Since drinking my morning coffee last Thursday, I have not been able to get out of my mind Epaphras and how he prayed hard and earnestly for others. My prayer is that God will show me how to pray like Epaphras (Col. 4:12-13). Having finished the study of James and then Colossians, I went back this morning to where we left off in the Old Testament in February, bringing me to 1 Samuel. And just like God has a tendency to do, he brought my mind back to how I pray and the heart behind my prayers.
In the first chapter we read the wonderful story of Hannah, a woman who prayed to God and her prayers were answered. Hannah was barren and wanted to have a baby so she prayed to God hard and with earnest. Well, the exact description of her prayer is “out of great anguish and sorrow.” I’ve read this story so many times and have always been able to relate to Hannah’s heart because of my own struggle with infertility before I was healed. Today God showed me something different in Hannah’s story that I have never noticed.
Each year Elkanah would travel to Shiloh to worship and sacrifice to the Lord of Heaven’s Armies at the Tabernacle…On the days Elkanah presented his sacrifice, he would give portions of the meat to Peninnah and each of her children.
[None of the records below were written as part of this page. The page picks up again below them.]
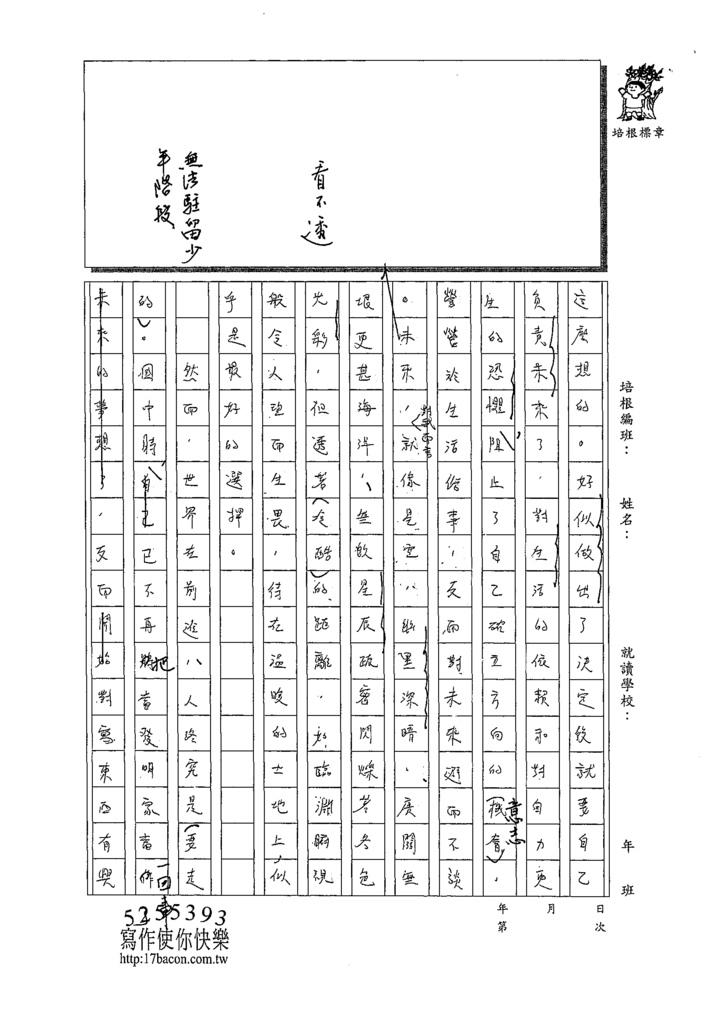 109CAP106邱一宸 (2).tif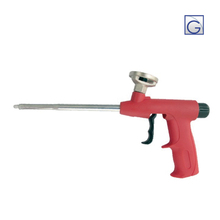 Gorvia GT-Series GEG-22 brush spray paint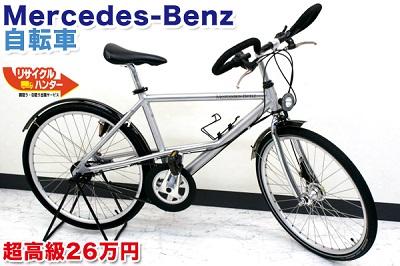 ベンツ自転車.jpg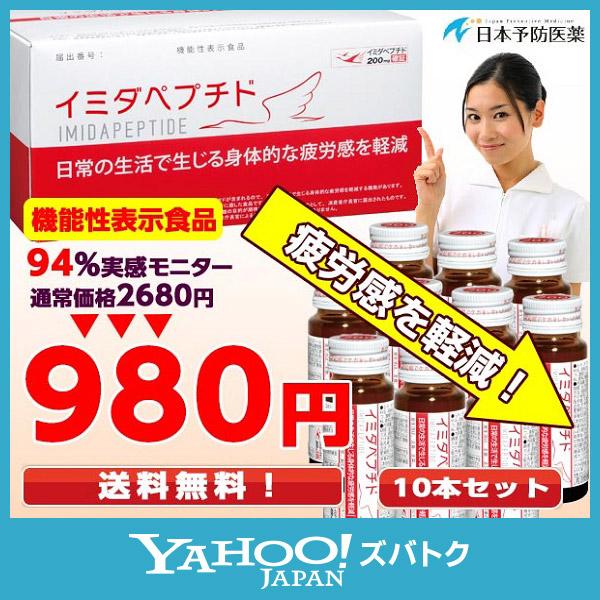 日本予防医薬「イミダペプチド」980円モニター募集キャンペーン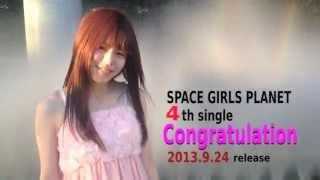 ー2013年9月24日発売のSPACE GIRLS PLANET 4thシングル『Congratulatio...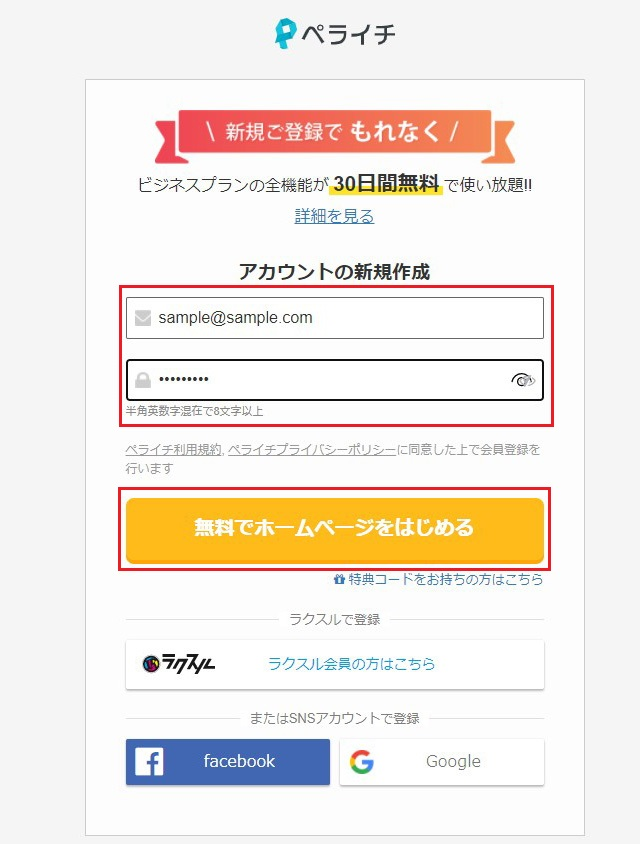 ホームページ作成サービス ペライチのアカウントを新規作成する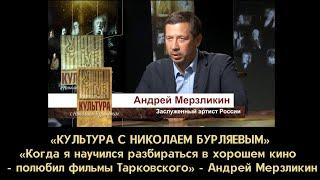«Когда я научился разбираться в хорошем кино - полюбил фильмы Тарковского» - Андрей Мерзликин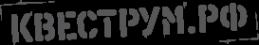 Логотип компании Квеструм.рф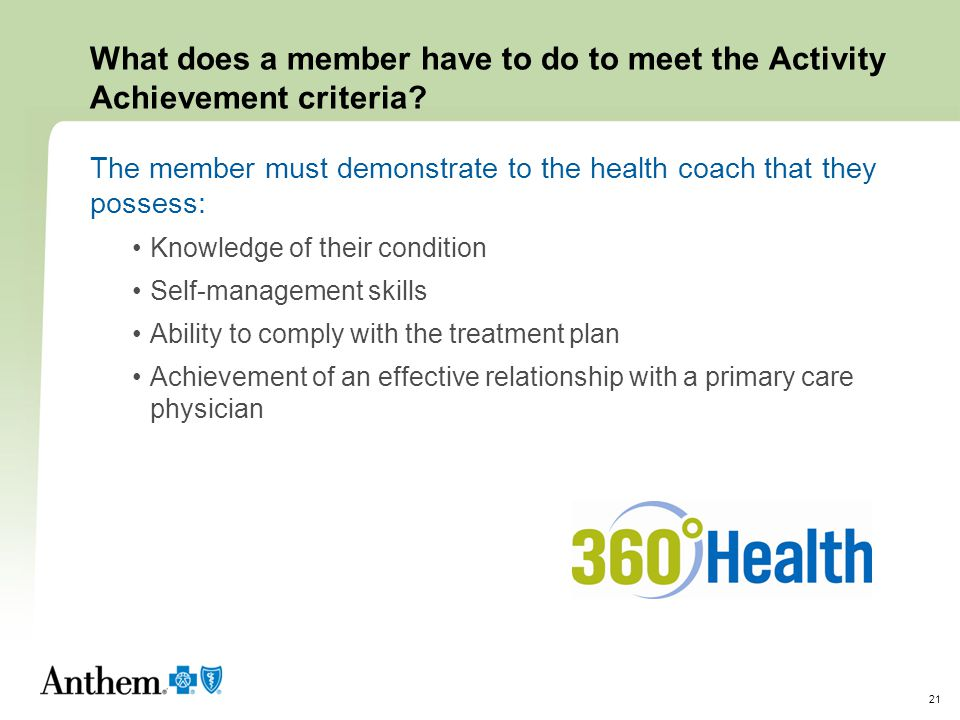What does a member have to do to meet the Activity Achievement criteria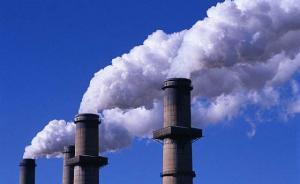 全国碳交易市场12月19日正式启动,首批只纳入发电行业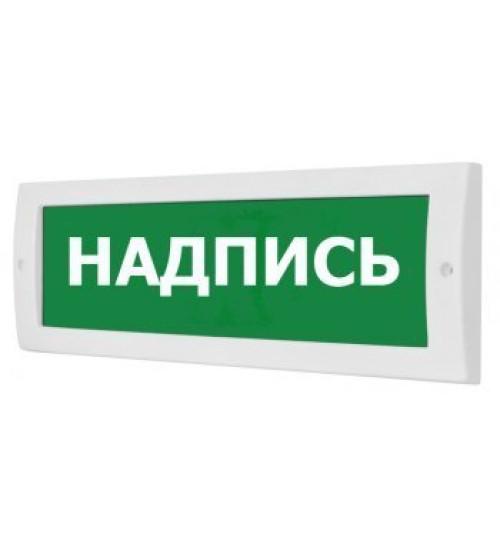 """Сфера (220В) """"ВХОДИТЕ!""""  (плоское) Оповещатель охранно-пожарный световой (табло)"""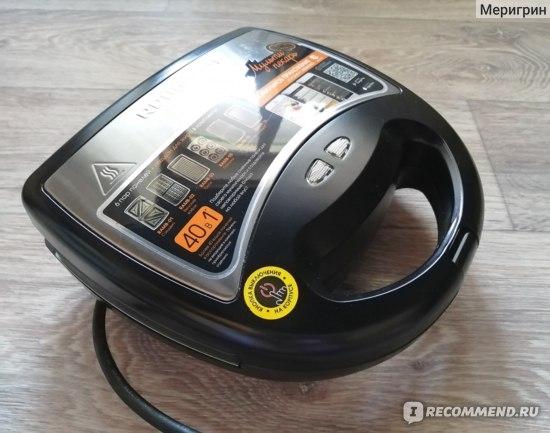Мультипекарь Redmond RMB-M607, отзыв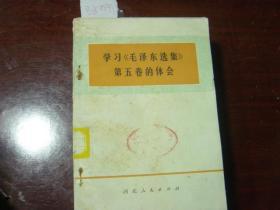 学习毛泽东选集第五卷的体会{88-2541}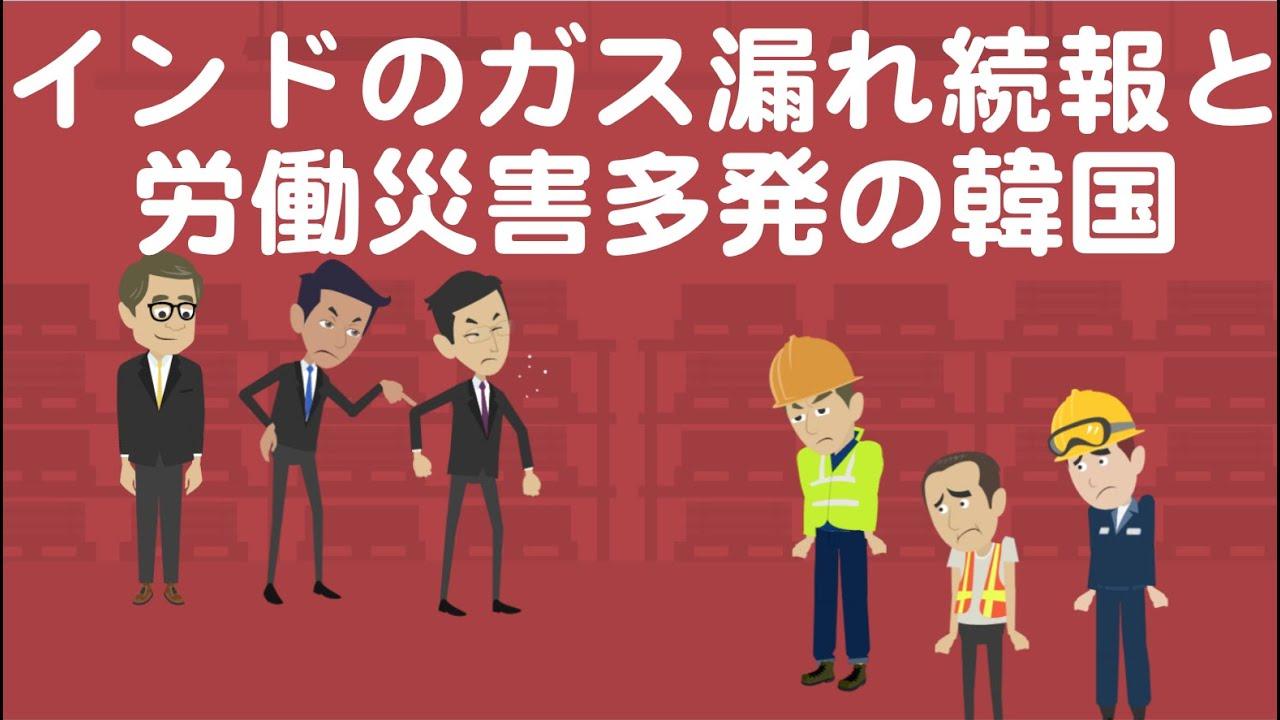 韓国企業のインドガス漏れ事故続報。12人他界、数百人病院へ搬送、逮捕12人、移転勧告。韓国企業の安全性軽視は折り紙付き。労働災害は日本の5-6倍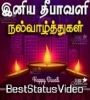 Happy Diwali Tamil Whatsapp Status Video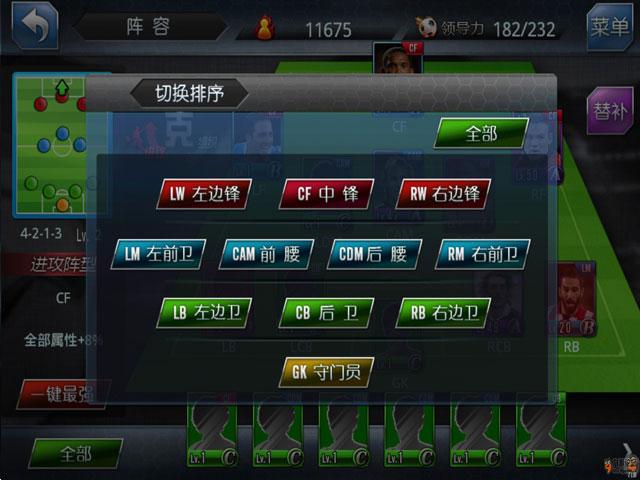 《巅峰11人》阵型详解_热血足球-巅峰11人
And though he loved Hannah, he would give her only one choice portion because the Lord had given her no children…Each time, Hannah would be reduced to tears and would not even eat. “Why are you crying?” Elkanah would ask. “Why aren’t you eating? Why be down so downhearted just because you have no children? You have me – isn’t that better than having ten sons?”
Once after a sacrificial meal at Shiloh, Hannah got up and went to pray…Hannah was in deep anguish, crying bitterly as she prayed to the Lord. And she made this vow: “O Lord of Heaven’s Armies, if you will look upon my sorrow and answer my prayer and give me a son, then I will give him back to you. He will be yours for his entire lifetime, and as a sign that he has been dedicated to the Lord, his hair will never be cut.” – 1 Samuel 1:3-11
I always thought Hannah wanted a child so that she could have a child. Makes sense to me. But then she gives him back to the Lord and is again without a child – a part of the story that always confused me. Her intent was always to give the child back to God, not just in the way we do when we dedicate our children to the Lord but to literally give her child to the Church and again be without him. I believe today I understand Hannah for the first time.
Because Hannah had no children, she had less to give to God. She prayed for a child so that she could give the most incredible sacrifice a mother could ever give, her son. God saw Hannah’s heart, saw it was out of love for God that she asked for something God would see as priceless and beyond the value of any other sacrifice. God, who knew He would one day offer His own son as a sacrifice, understood the cost – God understood Hannah’s heart and answered her prayer.